There are a few about a thin man becoming BBW, but are there any about a thin woman becoming a BHM?


----------



## VVET (Aug 1, 2011)

Interesting Surprised I've never thought of that approach. I'll have to try a brief story. Maybe I can do it over my vacation.


----------



## bopking (Aug 14, 2011)

Hmmmm ... I also would love to see a story along these lines. I do so love the reverse - M to BBW - so I can't help but think F to BHM would be equally sexy! Two of my very favorite obsessions - weight gain and gender transformation ... how VERY lovely!


----------



## bopking (Sep 25, 2011)

No takers? Shame ... 

I have tried a couple of times to write something like this, but alas, lack the necessary skills ... Still, I'm hopeful some charitable and creative (oh, and kinky) soul will give this a shot ...


----------



## imfree (Sep 25, 2011)

I'd like to see a story in which an average-sized lady hooks up with an SSBHM and slowly becomes a BBW or SSBBW, herself.:smitten:


----------



## skinnie minnie (Dec 15, 2011)

I really wish I could help you out. I've never seen any. I'm still trying to find time to finish MY one and only story.


----------



## The Educator (Dec 20, 2011)

Still no one? There must be someone out there with the necessary awesomeness to write such a story


----------



## Lovethefat (Jun 30, 2012)

Does this count? http://fictionmania.tv/stories/readtextstory.html?storyID=13365824174750674

It is a rare thing ideed!


----------



## Coop (Jul 2, 2012)

imfree said:


> I'd like to see a story in which an average-sized lady hooks up with an SSBHM and slowly becomes a BBW or SSBBW, herself.:smitten:




The closest thing I can think of is Man, Woman, Buffet by Wilson Barbers.


----------



## growinluvhandles (Jul 10, 2012)

I am intrigued by this idea myself -- the notion of changing not only one's weight but one's gender.
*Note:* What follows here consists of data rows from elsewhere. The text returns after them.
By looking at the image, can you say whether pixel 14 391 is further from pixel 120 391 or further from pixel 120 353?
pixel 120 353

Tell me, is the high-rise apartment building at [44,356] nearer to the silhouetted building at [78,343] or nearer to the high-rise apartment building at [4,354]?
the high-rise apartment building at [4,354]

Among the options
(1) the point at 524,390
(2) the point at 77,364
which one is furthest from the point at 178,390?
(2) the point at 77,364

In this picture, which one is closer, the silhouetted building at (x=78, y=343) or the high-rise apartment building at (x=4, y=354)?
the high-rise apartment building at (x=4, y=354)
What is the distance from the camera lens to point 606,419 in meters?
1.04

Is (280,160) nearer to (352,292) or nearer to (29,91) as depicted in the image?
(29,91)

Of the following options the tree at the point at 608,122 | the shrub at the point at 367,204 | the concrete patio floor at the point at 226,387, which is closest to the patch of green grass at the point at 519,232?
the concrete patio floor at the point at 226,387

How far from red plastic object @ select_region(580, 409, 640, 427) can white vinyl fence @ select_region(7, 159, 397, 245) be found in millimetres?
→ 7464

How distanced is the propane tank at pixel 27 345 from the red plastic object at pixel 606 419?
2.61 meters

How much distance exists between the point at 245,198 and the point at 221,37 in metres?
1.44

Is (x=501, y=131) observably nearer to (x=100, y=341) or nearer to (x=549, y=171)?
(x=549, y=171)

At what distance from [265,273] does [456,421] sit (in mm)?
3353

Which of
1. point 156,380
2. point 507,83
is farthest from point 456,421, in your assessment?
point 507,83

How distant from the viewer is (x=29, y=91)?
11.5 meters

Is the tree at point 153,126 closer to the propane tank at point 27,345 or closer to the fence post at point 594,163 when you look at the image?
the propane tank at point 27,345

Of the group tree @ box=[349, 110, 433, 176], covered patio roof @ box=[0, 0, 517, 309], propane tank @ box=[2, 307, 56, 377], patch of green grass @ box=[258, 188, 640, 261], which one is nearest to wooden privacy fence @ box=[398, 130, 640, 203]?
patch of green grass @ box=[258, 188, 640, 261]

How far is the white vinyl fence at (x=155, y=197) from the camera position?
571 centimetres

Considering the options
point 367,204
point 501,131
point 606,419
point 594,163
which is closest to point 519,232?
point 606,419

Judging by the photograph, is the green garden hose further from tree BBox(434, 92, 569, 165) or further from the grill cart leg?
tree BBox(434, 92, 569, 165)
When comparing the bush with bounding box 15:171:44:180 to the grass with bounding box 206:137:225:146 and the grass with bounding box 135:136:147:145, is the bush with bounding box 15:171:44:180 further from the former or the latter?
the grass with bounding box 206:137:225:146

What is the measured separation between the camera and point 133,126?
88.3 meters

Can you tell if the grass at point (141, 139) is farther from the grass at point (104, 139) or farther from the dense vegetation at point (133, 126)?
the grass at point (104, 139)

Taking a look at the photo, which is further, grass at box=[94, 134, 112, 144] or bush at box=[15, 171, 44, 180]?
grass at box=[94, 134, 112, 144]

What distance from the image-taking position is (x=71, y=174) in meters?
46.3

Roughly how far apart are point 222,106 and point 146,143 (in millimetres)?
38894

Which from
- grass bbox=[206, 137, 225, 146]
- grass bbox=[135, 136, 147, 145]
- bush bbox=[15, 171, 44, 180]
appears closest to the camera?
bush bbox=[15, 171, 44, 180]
I have actually talked with women who experience this fantasy. Part of this fantasy has to do not only with becoming a man but becoming hyper-masculine -- hairier (with facial and chest hair), more muscular through the chest and arms even (thought with a large hard potbelly).

Of course, some women simply fantasize about being men -- "penis envy" and all that you know.

So why wouldn't there be quite a few who fantasize about becoming big fat handsome men?

I think the power shift in such a story could be amazing -- with "big in size" meaning "more powerful" and more sexually charged, just as many big men are powerful and lustful. And many women (as well as gay men) certainly find part of the appeal of having a bigger partner in that power, the kind of power when someone wraps his big arms around you and protects you.

This seems like such a great idea for a story. I am surprised no one has tried it yet. I am going to do this story myself at some point. It just seems too good of an idea to not do so.


----------



## Wilson Barbers (Jul 16, 2012)

Coop said:


> The closest thing I can think of is Man, Woman, Buffet by Wilson Barbers.



"Man, Woman Buffet," of course, can be found here.


----------



## The Educator (May 6, 2015)

Still nothing?


----------